Impliqué sur d’autres terrains
C’est là-bas que le joueur est parti s’installer en famille ces derniers mois. Après avoir soutenu les manifestations d’étudiants contre la corruption du gouvernement du président serbe, Aleksandar Vucic, Novak Djokovic est tombé en disgrâce dans son pays dont il a toujours été un ambassadeur de premier plan. Véritable légende nationale pour la Serbie où il a implanté sa fondation qui vient en aide aux enfants défavorisés, il a découvert ces derniers mois un nouveau statut, celui de paria pour certains médias locaux qui soutiennent le pouvoir en place. « Je suis à côté des jeunes et du peuple, je n’éprouve que de la sympathie pour ceux qui manifestent », précisait-il en juillet dernier.
La parole d’un homme libre et dont l’aura internationale ne lui impose aucun compromis dans ses prises de parole.
En 2020, il avait refusé de se faire vacciner lors de la pandémie de Covid-19 puis trois ans plus tard, avait pris position en faveur du Kosovo en écrivant sur une caméra du court Philippe Chatrier à Roland Garros : « Le Kosovo est le cœur de la Serbie ! Arrêtez la violence » alors que le nord du pays était sujet à des affrontements entre manifestants serbes et force internationale soutenue par l’OTAN. « Je suis le fils d’un homme né au Kosovo et une personnalité publique, j’ai une responsabilité supplémentaire et le besoin de donner mon soutien à toute la Serbie », avait-il précisé.
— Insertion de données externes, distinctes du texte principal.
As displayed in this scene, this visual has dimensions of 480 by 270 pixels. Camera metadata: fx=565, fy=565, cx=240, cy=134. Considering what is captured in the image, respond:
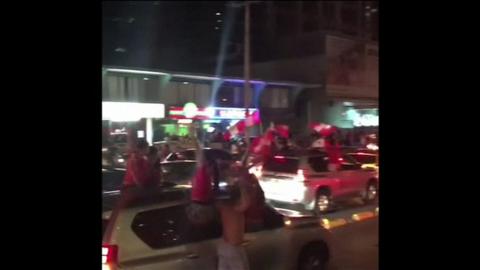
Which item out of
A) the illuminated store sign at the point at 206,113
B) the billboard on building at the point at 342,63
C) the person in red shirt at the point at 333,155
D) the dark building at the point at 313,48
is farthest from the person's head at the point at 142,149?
the billboard on building at the point at 342,63

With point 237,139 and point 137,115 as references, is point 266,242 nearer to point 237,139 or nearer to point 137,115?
point 237,139

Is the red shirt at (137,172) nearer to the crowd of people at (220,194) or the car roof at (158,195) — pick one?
the crowd of people at (220,194)

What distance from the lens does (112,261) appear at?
405cm

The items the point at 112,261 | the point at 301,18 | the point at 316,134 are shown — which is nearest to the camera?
the point at 112,261

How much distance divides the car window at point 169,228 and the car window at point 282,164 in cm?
433

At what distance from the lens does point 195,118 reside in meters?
17.3

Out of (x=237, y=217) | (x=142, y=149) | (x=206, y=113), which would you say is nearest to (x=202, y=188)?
(x=237, y=217)

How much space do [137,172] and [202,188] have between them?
3.73 feet

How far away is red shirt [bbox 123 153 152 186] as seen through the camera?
5.85 meters

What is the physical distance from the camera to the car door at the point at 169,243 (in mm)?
4387
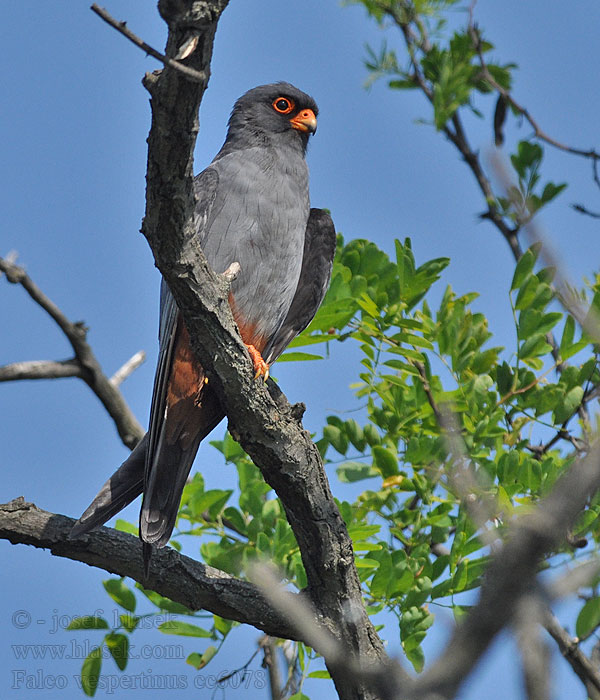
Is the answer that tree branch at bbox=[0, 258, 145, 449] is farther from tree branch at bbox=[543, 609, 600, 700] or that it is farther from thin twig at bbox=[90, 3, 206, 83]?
thin twig at bbox=[90, 3, 206, 83]

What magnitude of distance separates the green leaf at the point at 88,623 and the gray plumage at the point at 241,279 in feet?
2.45

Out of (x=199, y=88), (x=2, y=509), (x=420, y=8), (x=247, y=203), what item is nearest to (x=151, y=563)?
(x=2, y=509)

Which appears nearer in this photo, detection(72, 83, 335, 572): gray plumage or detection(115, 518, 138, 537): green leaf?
detection(72, 83, 335, 572): gray plumage

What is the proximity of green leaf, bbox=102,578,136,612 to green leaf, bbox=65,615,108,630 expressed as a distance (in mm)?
145

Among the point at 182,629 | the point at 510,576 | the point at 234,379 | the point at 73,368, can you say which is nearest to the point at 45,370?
the point at 73,368

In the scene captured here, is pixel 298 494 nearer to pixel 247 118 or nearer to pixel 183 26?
pixel 183 26

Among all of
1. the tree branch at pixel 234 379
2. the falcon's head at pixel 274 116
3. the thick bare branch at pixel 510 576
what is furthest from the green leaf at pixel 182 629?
the thick bare branch at pixel 510 576

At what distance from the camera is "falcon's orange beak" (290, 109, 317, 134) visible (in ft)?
16.3

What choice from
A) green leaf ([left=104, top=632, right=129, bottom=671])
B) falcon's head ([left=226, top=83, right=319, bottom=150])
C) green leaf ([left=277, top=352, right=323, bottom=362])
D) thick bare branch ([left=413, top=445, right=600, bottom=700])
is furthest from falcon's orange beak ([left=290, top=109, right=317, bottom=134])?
thick bare branch ([left=413, top=445, right=600, bottom=700])

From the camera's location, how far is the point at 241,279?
4.16 m

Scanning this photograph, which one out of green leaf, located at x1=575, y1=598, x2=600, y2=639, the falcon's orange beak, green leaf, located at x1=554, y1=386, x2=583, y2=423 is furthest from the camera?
the falcon's orange beak

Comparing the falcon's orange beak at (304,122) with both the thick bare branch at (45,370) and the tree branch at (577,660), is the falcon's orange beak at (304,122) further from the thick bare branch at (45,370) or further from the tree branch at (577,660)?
the tree branch at (577,660)

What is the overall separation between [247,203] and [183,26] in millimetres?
1934

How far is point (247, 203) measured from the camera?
13.8ft
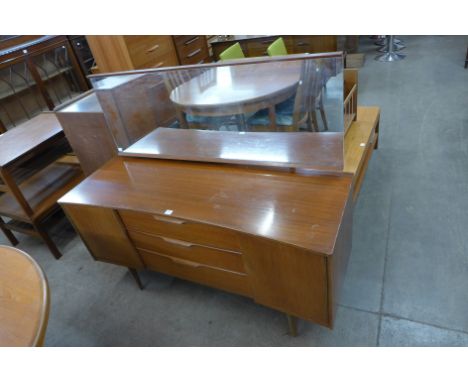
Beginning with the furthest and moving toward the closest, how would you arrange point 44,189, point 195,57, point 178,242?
point 195,57, point 44,189, point 178,242

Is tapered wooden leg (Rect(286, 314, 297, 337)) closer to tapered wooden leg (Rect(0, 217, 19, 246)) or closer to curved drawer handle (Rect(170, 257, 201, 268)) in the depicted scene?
curved drawer handle (Rect(170, 257, 201, 268))

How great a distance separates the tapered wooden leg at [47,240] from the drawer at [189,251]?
0.83 m

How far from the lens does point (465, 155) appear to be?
→ 2.15 meters

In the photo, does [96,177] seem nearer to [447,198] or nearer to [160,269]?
[160,269]

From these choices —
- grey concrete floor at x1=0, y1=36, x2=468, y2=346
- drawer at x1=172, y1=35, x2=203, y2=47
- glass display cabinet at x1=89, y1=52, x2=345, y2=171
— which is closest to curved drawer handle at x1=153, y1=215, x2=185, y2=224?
glass display cabinet at x1=89, y1=52, x2=345, y2=171

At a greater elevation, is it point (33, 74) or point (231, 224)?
point (33, 74)

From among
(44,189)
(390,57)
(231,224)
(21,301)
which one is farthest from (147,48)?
(390,57)

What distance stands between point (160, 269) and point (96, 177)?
1.66ft

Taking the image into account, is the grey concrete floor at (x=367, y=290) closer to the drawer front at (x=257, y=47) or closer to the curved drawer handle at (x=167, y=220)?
the curved drawer handle at (x=167, y=220)

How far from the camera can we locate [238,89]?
1.25 meters

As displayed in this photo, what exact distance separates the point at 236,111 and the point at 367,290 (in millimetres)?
992

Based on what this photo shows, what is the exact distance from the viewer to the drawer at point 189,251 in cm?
118

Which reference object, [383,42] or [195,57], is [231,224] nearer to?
[195,57]

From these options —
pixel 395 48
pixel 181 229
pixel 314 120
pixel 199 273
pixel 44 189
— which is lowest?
pixel 395 48
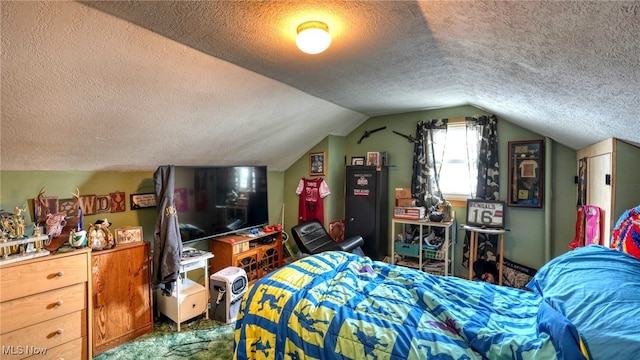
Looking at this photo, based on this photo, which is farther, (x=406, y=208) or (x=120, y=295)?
(x=406, y=208)

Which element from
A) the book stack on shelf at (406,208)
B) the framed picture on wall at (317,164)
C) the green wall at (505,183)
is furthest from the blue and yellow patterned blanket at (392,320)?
the framed picture on wall at (317,164)

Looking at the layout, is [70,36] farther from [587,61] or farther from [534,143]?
[534,143]

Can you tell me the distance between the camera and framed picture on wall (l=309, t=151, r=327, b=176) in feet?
13.8

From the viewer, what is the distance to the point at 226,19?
4.70ft

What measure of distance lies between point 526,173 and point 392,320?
287cm

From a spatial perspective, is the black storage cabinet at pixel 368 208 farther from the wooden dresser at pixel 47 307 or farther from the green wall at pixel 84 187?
the wooden dresser at pixel 47 307

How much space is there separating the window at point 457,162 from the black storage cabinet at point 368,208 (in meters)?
0.80

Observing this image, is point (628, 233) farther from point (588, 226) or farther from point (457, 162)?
point (457, 162)

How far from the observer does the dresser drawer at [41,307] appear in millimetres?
1688

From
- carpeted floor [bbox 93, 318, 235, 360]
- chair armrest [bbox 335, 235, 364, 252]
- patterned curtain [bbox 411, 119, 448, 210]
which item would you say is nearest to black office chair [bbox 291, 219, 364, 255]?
chair armrest [bbox 335, 235, 364, 252]

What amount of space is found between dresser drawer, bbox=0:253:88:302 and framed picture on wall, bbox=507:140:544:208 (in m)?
4.23

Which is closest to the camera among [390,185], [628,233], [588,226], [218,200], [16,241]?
[628,233]

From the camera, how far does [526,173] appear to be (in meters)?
3.30

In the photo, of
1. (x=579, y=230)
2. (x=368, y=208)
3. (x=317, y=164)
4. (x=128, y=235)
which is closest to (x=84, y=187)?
(x=128, y=235)
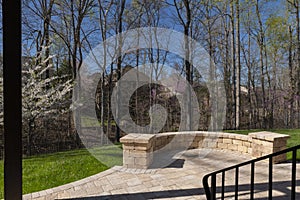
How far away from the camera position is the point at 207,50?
6586 millimetres

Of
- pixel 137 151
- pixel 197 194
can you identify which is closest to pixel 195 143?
pixel 137 151

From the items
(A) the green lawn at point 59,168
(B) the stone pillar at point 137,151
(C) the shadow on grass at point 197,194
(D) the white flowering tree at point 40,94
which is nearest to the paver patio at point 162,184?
(C) the shadow on grass at point 197,194

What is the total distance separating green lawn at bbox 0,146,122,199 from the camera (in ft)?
10.8

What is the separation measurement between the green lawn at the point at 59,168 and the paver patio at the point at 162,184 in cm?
34

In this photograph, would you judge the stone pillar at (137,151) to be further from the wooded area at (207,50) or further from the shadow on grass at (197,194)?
the wooded area at (207,50)

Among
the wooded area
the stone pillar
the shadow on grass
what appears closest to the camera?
the shadow on grass

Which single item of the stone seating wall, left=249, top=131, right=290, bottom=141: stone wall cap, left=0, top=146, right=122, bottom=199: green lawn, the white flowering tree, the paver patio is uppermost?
the white flowering tree

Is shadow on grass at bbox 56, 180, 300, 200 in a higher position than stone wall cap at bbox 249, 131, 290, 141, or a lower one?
lower

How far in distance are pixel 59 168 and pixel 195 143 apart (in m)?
2.73

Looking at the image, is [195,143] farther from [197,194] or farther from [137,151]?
[197,194]

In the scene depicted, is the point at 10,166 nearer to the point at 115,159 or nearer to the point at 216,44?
the point at 115,159

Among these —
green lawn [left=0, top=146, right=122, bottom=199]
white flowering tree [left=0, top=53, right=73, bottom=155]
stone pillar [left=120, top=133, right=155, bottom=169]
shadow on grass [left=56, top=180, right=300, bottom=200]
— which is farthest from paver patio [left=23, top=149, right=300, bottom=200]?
white flowering tree [left=0, top=53, right=73, bottom=155]

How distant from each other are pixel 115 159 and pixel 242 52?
15.3ft

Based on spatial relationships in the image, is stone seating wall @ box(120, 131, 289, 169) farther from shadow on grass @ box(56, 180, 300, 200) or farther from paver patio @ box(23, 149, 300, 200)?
shadow on grass @ box(56, 180, 300, 200)
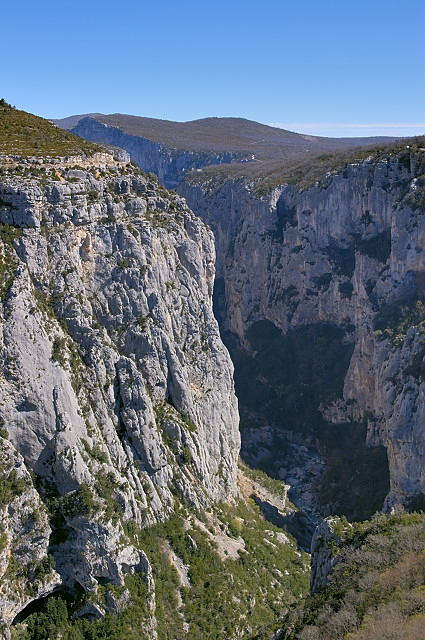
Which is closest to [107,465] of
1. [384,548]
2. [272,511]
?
[384,548]

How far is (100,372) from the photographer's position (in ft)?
112

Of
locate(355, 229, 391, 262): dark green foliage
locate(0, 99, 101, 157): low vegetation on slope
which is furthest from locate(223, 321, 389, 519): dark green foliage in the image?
locate(0, 99, 101, 157): low vegetation on slope

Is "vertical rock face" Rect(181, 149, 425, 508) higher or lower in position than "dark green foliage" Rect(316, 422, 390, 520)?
higher

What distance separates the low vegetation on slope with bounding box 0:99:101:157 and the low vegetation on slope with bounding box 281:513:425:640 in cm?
2731

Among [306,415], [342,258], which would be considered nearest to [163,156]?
[342,258]

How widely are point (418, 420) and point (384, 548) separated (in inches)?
842

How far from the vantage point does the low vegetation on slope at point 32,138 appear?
38656mm

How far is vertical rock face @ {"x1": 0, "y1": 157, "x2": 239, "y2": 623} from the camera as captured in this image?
2925 cm

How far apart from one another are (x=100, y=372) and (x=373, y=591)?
1765cm

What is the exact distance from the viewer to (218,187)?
100250mm

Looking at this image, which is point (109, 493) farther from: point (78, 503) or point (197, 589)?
point (197, 589)

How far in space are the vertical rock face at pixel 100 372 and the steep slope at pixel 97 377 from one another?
0.07 metres

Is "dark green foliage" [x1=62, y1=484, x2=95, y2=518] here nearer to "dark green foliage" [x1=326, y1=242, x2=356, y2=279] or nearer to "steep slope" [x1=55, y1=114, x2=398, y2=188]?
"dark green foliage" [x1=326, y1=242, x2=356, y2=279]

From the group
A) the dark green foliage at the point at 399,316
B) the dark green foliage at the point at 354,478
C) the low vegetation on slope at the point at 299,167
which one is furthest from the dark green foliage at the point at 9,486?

Ce qui n’avait pas manqué de donner quelques sueurs froides à la ministre des Sports de l’époque, Amélie Oudéa-Castera, qui avait jugé cette prise de position « pas appropriée », précisant «qu’il ne fallait pas que cela recommence ». Fermez la parenthèse.
Un avenir en politique ?
Djokovic, l’homme libre, a donc déménagé avec son épouse et ses deux enfants dans la capitale grecque, délocalisé le tournoi organisé auparavant à Belgrade et dirigé par son frère Djordje.
« Il est parti en Grèce à cause de ses convictions et a tout bouleversé dans sa vie. Il faut donc respecter cela d’une manière ou d’une autre. Et cela explique sans doute en grande partie pourquoi il a pu faire ce qu’il a fait pendant si longtemps », déclarait récemment l’ex-joueur américain, Andy Roddick.
À 38 ans, alors qu’il lui sera de plus en plus difficile d’aller chercher un 25ème titre du Grand Chelem, faut-il déceler dans ses prises de position une envie de s’investir en politique dans cette autre vie qui se rapproche ?
« Il a fait connaître la Serbie dans le monde entier. S’il veut devenir président de la Serbie, il n’aura aucun problème », prédit Mansour Bahrami. « La politique ça l’intéresse, il ne se ferme aucune porte mais ce temps-là n’est pas encore venu », souffle l’un de ses proches. Une fois encore, la balle est dans son camp.